For short-term storage, you can utilize single-node edge instances. While these may have more limited resources compared to a central hub, they’re great for users at the edge who need that data locally for critical decisions and insights. You can then send that data to ‌a centralized instance using the edge data replication (EDR) feature. The nice thing here is that everything plays nicely together, and you only need to keep the most important data at the edge.

Having a central hub for storage and data analysis allows you to take advantage of InfluxDB’s data compression capabilities. First, the architecture of the database itself (a columnar data store) enables it to compress data efficiently. Second, it uses Apache Parquet as its persistence format, which also has high compression ratios and further compresses the data. So, you ultimately save more data in less space. The final element here is saving those Parquet files on low-cost object storage, which can save 90% or more on storage costs.

Organizations no longer need to compromise between getting deep insights and storage costs.

Robust data visualization: gaining insights from industrial data

Data analysis and visualization enable businesses to unlock valuable insights from their industrial data. By transforming raw data into visual representations, organizations can gain a deeper understanding of their operations, identify trends and patterns, and make data-driven decisions that drive success.

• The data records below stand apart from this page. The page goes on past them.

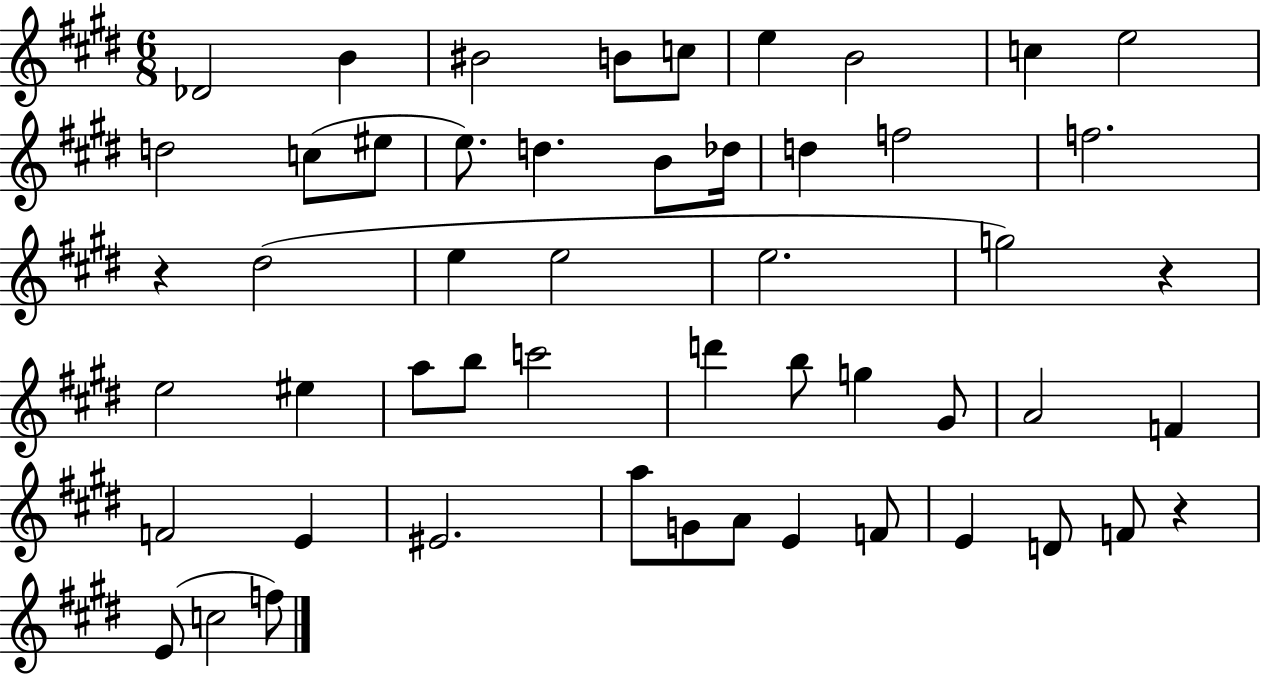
{
  \clef treble
  \numericTimeSignature
  \time 6/8
  \key e \major
  des'2 b'4 | bis'2 b'8 c''8 | e''4 b'2 | c''4 e''2 | \break d''2 c''8( eis''8 | e''8.) d''4. b'8 des''16 | d''4 f''2 | f''2. | \break r4 dis''2( | e''4 e''2 | e''2. | g''2) r4 | \break e''2 eis''4 | a''8 b''8 c'''2 | d'''4 b''8 g''4 gis'8 | a'2 f'4 | \break f'2 e'4 | eis'2. | a''8 g'8 a'8 e'4 f'8 | e'4 d'8 f'8 r4 | \break e'8( c''2 f''8) | \bar "|."
}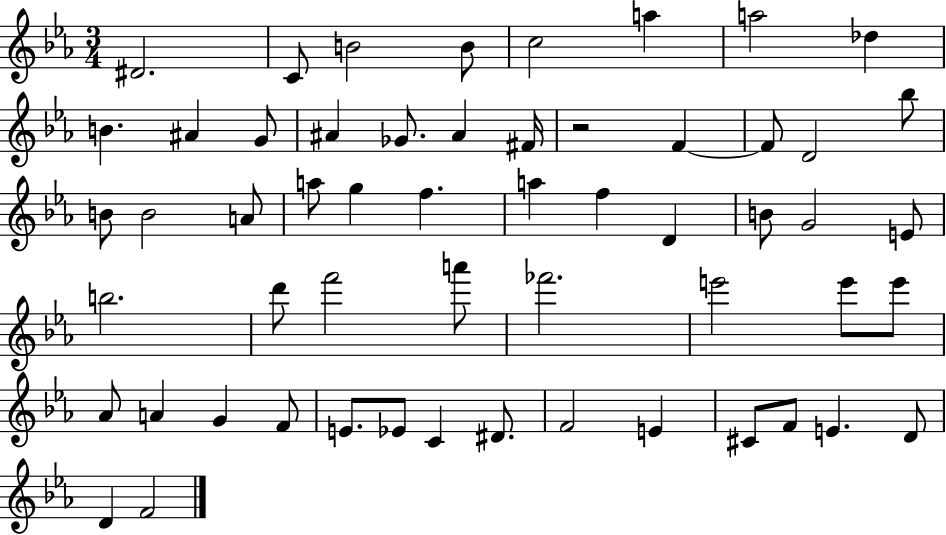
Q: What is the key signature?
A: EES major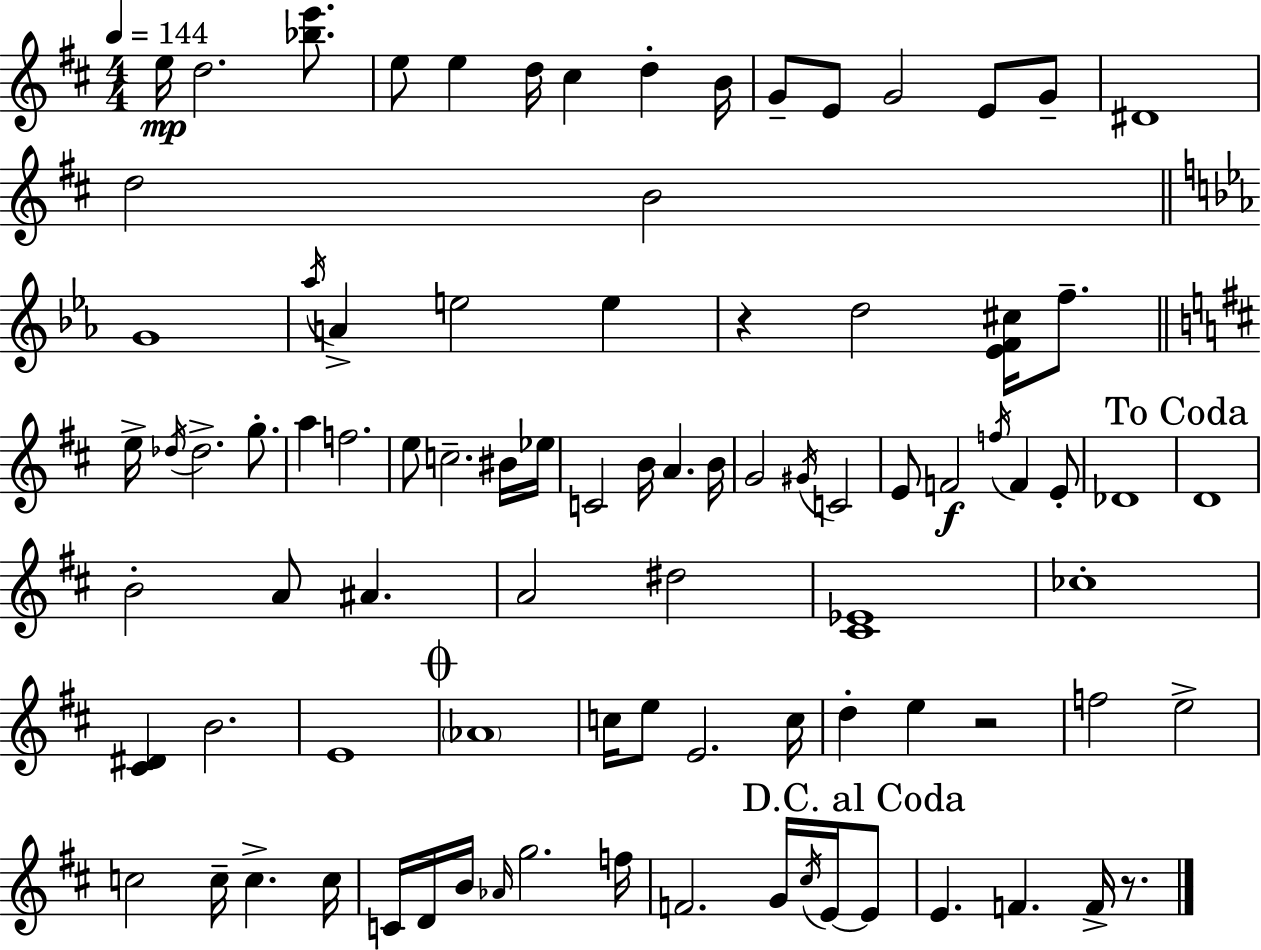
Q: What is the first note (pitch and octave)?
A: E5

When it comes to data visualization, InfluxDB leans on integrations with best-in-breed solutions. The combination of Telegraf, InfluxDB, and Grafana is known as the TIG stack. Grafana is an open source data visualization tool with a native InfluxDB integration. InfluxDB also supports tools like Tableau and Apache Superset for data visualization.

Using InfluxDB as the backbone of your unified namespace approach means that you can use your data visualization tool of choice to power real-time data queries. Because all your data is in a single data store, you can query across dimensions and generate insights otherwise unavailable with legacy data historians and siloed data stores. The result is a holistic view of industrial operations and the ability to correlate optimizations and efficiencies across different areas of production to improve overall output.

InfluxDB also supports the integration of machine learning algorithms, allowing businesses to leverage advanced analytics for predictive maintenance, anomaly detection, and root-cause analysis. By applying machine learning techniques to industrial data, organizations can identify potential issues before they occur, minimize downtime, and ensure uninterrupted operations.

Next steps

The evolution to Industry 4.0 capabilities does not happen overnight. Industrial operators with large distributed systems that want to optimize productivity across their operations should consider the benefits that a unified namespace provides. Not only does it simplify data management by normalizing data from an array of sources, but once that data exists in a database, you can use and extend it in new ways because of the capabilities of a datastore like InfluxDB. At a time where real-time data collection and queries matter for large workloads of high-resolution data, a unified namespace can enable efficiencies and optimizations that give you a leg up on the competition.